Published: August 29, 2007
New York Times Editorial Board
The economic party is winding down and most working Americans never even got near the punch bowl.
The Census Bureau reported yesterday that median household income rose 0.7 percent last year — it’s second annual increase in a row— to $48,201. The share of households living in poverty fell to 12.3 percent from 12.6 percent in 2005. This seems like welcome news, but a deeper look at the belated improvement in these numbers — more than five years after the end of the last recession — underscores how the gains from economic growth have failed to benefit most of the population.
The median household income last year was still about $1,000 less than in 2000, before the onset of the last recession. In 2006, 36.5 million Americans were living in poverty — 5 million more than six years before, when the poverty rate fell to 11.3 percent.
And what is perhaps most disturbing is that it appears this is as good as it’s going to get.
Sputtering under the weight of the credit crisis and the associated drop in the housing market, the economic expansion that started in 2001 looks like it might enter history books with the dubious distinction of being the only sustained expansion on record in which the incomes of typical American households never reached the peak of the previous cycle. It seems that ordinary working families are going to have to wait — at the very minimum — until the next cycle to make up the losses they suffered in this one. There’s no guarantee they will.

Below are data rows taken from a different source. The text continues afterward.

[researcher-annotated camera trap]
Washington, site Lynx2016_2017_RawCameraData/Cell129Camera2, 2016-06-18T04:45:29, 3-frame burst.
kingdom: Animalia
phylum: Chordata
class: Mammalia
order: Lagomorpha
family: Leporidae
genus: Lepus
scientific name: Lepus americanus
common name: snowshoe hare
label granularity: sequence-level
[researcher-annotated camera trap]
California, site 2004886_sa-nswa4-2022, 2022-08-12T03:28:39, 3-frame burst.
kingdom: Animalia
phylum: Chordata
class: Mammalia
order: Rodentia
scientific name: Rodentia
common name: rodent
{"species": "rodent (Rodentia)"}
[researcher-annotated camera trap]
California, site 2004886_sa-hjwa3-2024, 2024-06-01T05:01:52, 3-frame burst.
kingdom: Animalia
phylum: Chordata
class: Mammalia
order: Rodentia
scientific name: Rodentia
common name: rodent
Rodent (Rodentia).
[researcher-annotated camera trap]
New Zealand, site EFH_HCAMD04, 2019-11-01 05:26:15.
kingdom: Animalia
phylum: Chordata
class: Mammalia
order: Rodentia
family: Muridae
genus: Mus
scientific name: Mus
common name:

The gains against poverty last year were remarkably narrow. The poverty rate declined among the elderly, but it remained unchanged for people under 65. Analyzed by race, only Hispanics saw poverty decline on average while other groups experienced no gains.
The fortunes of middle-class, working Americans also appear less upbeat on closer consideration of the data. Indeed, earnings of men and women working full time actually fell more than 1 percent last year.
This suggests that when household incomes rose, it was because more members of the household went to work, not because anybody got a bigger paycheck. The median income of working-age households, those headed by somebody younger than 65, remained more than 2 percent lower than in 2001, the year of the recession.
Over all, the new data on incomes and poverty mesh consistently with the pattern of the last five years, in which the spoils of the nation’s economic growth have flowed almost exclusively to the wealthy and the extremely wealthy, leaving little for everybody else.
Standard measures of inequality did not increase last year, according to the new census data. But over a longer period, the trend becomes crystal clear: the only group for which earnings in 2006 exceeded those of 2000 were the households in the top five percent of the earnings distribution. For everybody else, they were lower.
This stilted distribution of rewards underscores how economic growth alone has been insufficient to provide better living standards for most American families. What are needed are policies to help spread benefits broadly — be it more progressive taxation, or policies to strengthen public education and increase access to affordable health care.
Unfortunately, these policies are unlikely to come from the current White House. This administration prefers tax cuts for the lucky ones in the top five percent.